Erdoğan arabulucu olabilir mi?
Rus tarafı bu öneriyi çok ciddiye almıyor. Moskova’dan Fuad Safarov’un haberine göre, Rusya’da bir televizyonda konuşan Dış ve Savunma Politikası Konseyi Başkanı Fyodor Lukyanov, “Erdoğan süper aktif, hiperaktif” diye konuşuyordu; “Her yerde olmak istiyor.
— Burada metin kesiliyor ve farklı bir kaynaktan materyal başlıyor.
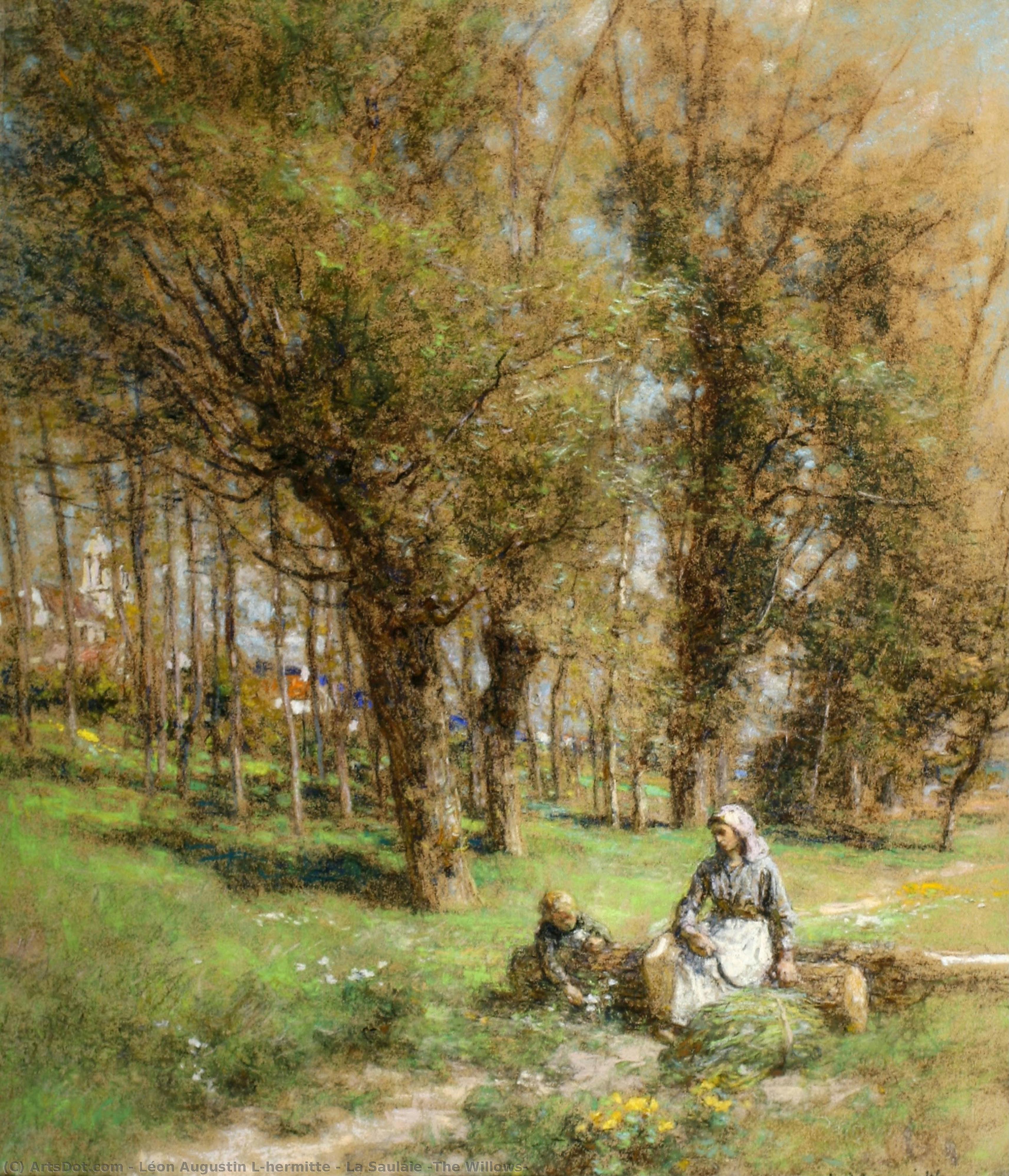 La Saulaie (the Willows) — Léon Augustin L'hermitte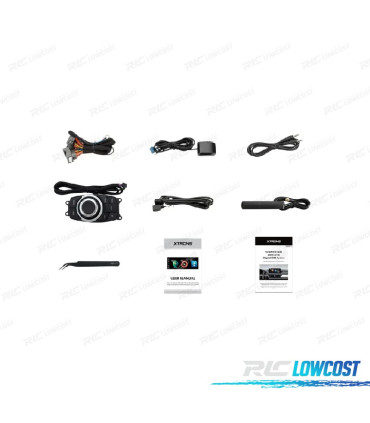 RADIO GPS ANDROID 14 BMW X1 E84 09-15 SENZA SCHERMO DI SERIE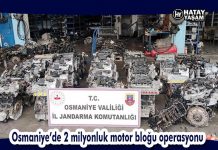 Osmaniye’de 2 milyonluk motor bloğu operasyonu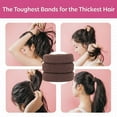 thumbnail image 2 of Burlybands Thick Hair Scrunchie Hair Tie, Brown Plain, 8 Pieces, 2 of 7
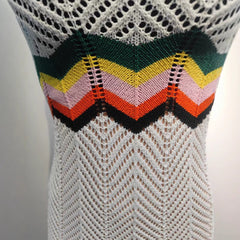 2025 Rainbow Knit Sundress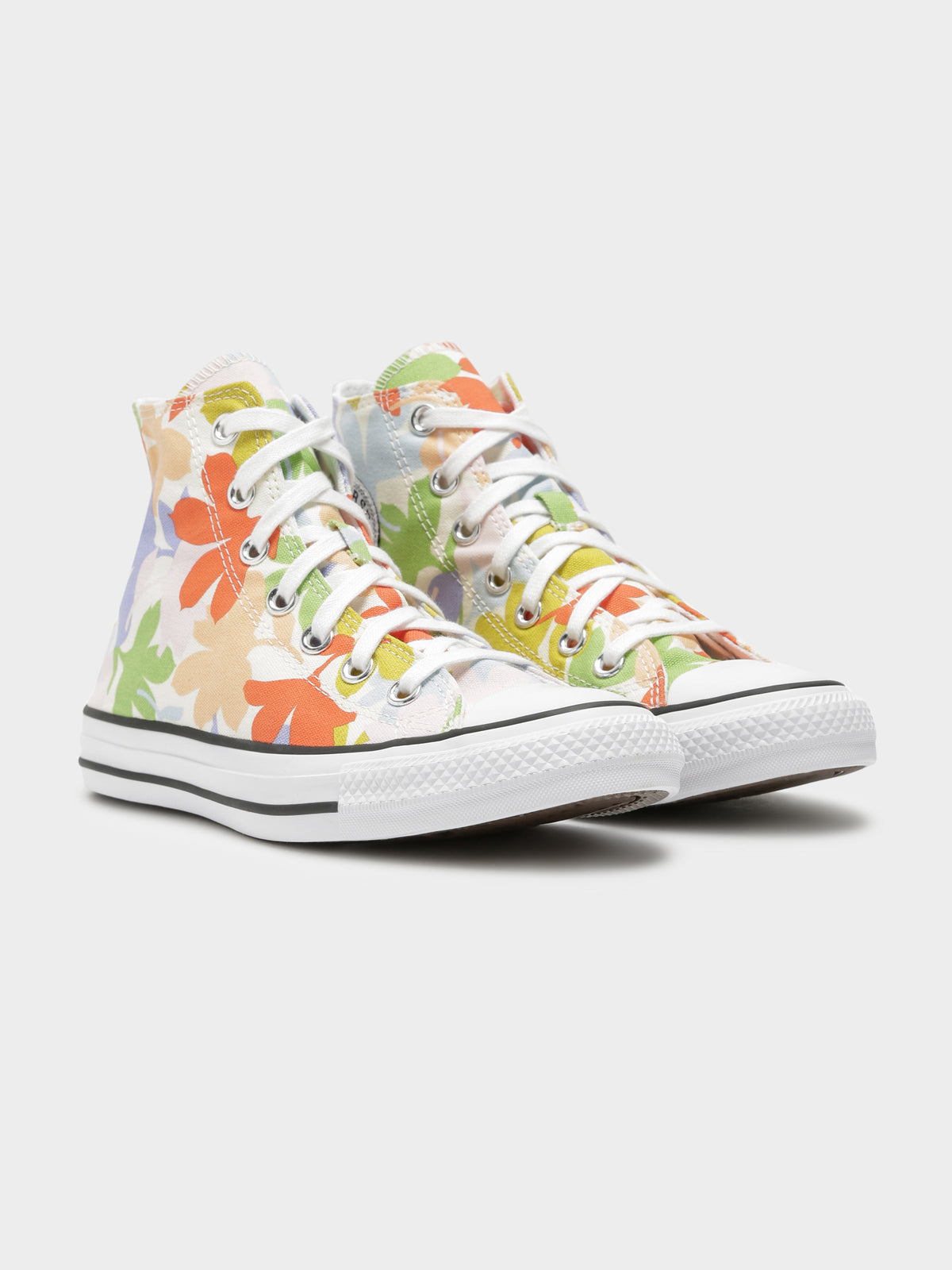 Womens Chuck Taylor All Star High Tops in Garden Party All Over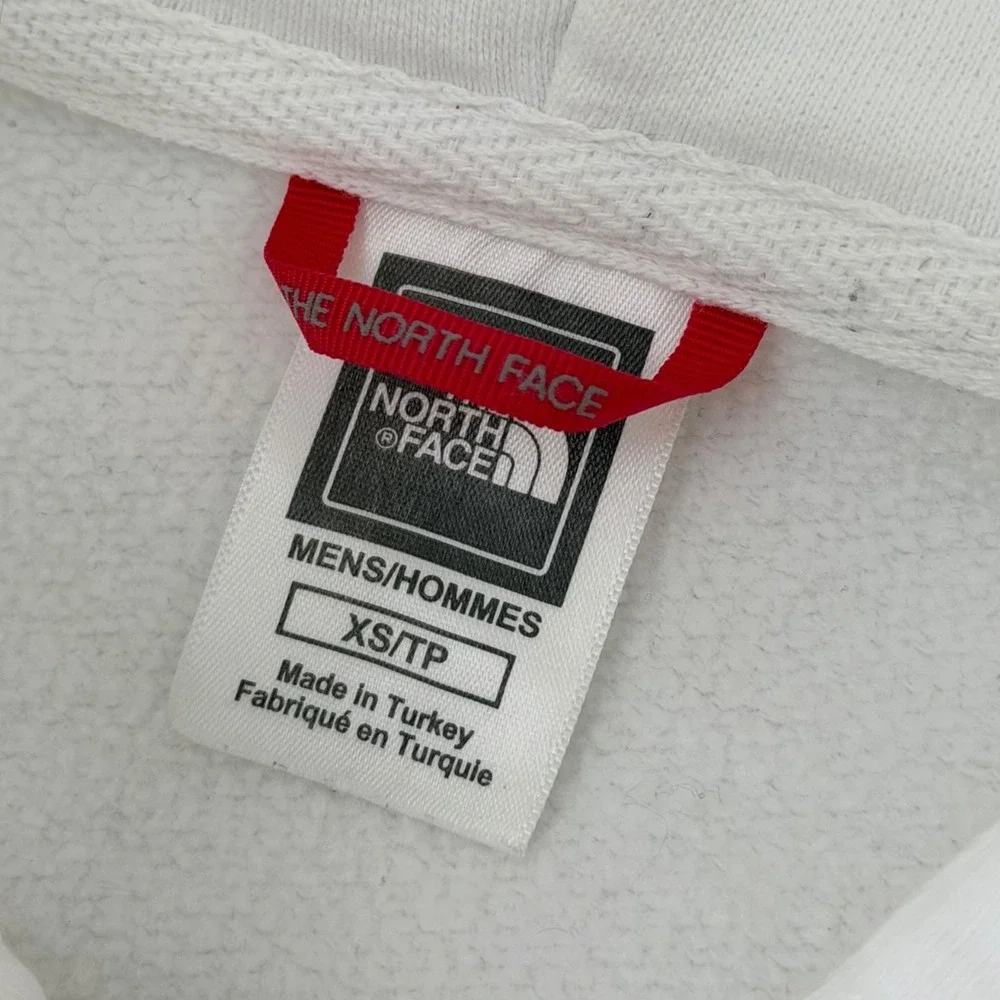 The North Face Kuwait GPS Coordinates Hoodie Mens XS White Graphic Sweatshirt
Fakat aynı zamanda, oradaki durumun gerginleşmesindeki faktörlerden biri elbette Türkiye-Ukrayna askeri teknik iş birliğinin artması. İşte, bu nedenle tarafsız bir arabuluculuk yapmak fazla gerçekçi gözükmüyor.”
Programı sunan siyasi uzman Dmitri Kulikov da esprili bir dille şunları söyledi: “Bizim büyük bir dostumuz var: Erdoğan. Şimdi Erdoğan, Rusya Devlet Başkanı Vladimir Putin’le Ukrayna Cumhurbaşkanı Volodimir Zelenski’ye “Birlikte bize gelin. Size kahve, şerbet, leziz baklava maklava ikram ederiz. Görüşeceğiz, sorunları çözeriz, buyurun gelin” diye sesleniyor” diyor. Hoş bir manzara değil. Malum, bir de Rus ve Ukraynalı turistlere güveniyoruz.
Onun için ülkemizdeki kriz, kargaşa ve çekişmelerin yanı sıra (onun yerine demiyorum) kafamızı biraz kaldırıp kuzeye bakmakta, oradaki gelişmeleri yakından izlemekte yarar var. Türkiye’deki fırtına bulutlarından daha kara bulutlar birikiyor.